In recent years, virtual reality, augmented reality, artificial intelligence and other technologies have been widely used in people’s daily life. To give people a better sense of immersive experience, many virtual reality hardware devices have developed rapidly in virtual reality interaction, and the most important virtual reality interactive devices are head-mounted displays and gesture controllers. However, there are many problems in gesture interaction, such as the noise data generated by gesture involuntary shaking, the interference of magnetic field intensity in the environment to interactive equipment, whether gesture interactive equipment is easy for users to use, etc.

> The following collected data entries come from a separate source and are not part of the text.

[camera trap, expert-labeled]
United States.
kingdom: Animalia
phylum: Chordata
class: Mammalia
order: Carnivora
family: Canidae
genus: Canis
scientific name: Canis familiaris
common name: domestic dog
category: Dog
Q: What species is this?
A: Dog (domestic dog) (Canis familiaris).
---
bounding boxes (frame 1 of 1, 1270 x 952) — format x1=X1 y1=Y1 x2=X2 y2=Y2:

Research Outline and Goals

With the application of virtual reality technology and artificial intelligence in People’s Daily life, several problems mentioned in the previous background need to be solved as soon as possible. However, popular gesture recognition devices such as camera-based Leap Motion are easily disturbed by the environment and fail to provide tactile feedback necessary for the interaction. Therefore, gesture controllers based on data gloves in immersive interactive systems will be the development trend in the future. In this project, we still lack necessary gesture data as system input for the time being, so our work is to collect data of users of different ages and genders first. Therefore, this project aims to build a gesture data set in different scenarios and build a gesture recognition model that can be applied in various scenarios through this data set and improve the accuracy, delay, anti-interference and robustness of the model.

Feasibility analysis

A gesture recognition system can easily suffer from slight changes in the gesture. Some gestures, such as the casual shaking of fingers, are noise to the classification model, so how to use an effective filtering method can help improve the performance. This project uses the data glove as the data acquisition device, and gesture data in the data glove is the main contribution of the gyroscope and accelerometer. Therefore, how to filter the noise data can first determine these sensors whether high-frequency or low-frequency data were collected. For the accelerometer in typical gestures, change should be in a low-frequency state, and when the acceleration value of high frequency is detected, there is noise. However, the gyroscope should be in the high-frequency condition in the typical gesture, and it often produces low-frequency drift due to the loss of the reference frame. Therefore, it can be considered when detecting low-frequency values to filter out the data. So, according to these two conditions, we can use different filtering methods to carry out experiments. For the lightweight model, the number of network parameters is accessible to affect the response speed of the network because more parameters need to occupy more computing resources, so how to design a lightweight network is an essential part of gesture recognition. For the model that has been trained in advance under the premise of ensuring accuracy, it may be feasible to reduce the depth and width of the model gradually. When the depth of the model is reduced to a certain number of layers, there will be a critical point where the depth is no longer reduced, and the model’s width is reduced. Similarly, when the width is reduced to a crucial moment, the network has been scaled to the minimum structure with acceptable accuracy. So, we can use this method to slim down the model.

Future work 

The project involves four stages:

  1. Data preparation stage: design gestures for daily interaction of users, invite users of different ages and genders to participate in data collection of the project and preprocess the data.
  2. Based on the Kalman filter, the filtering method is improved to improve the anti-interference ability of the model against noise. Design the finite state machine to make the switch in gesture state more smooth and accurate.
  3. Build a deep neural network. Consider using CapsNet and fine-tune.
  4. Invite about 30 users of different ages and genders to survey their sense of user experience and analyse which factors users care most about in immersive virtual reality experience.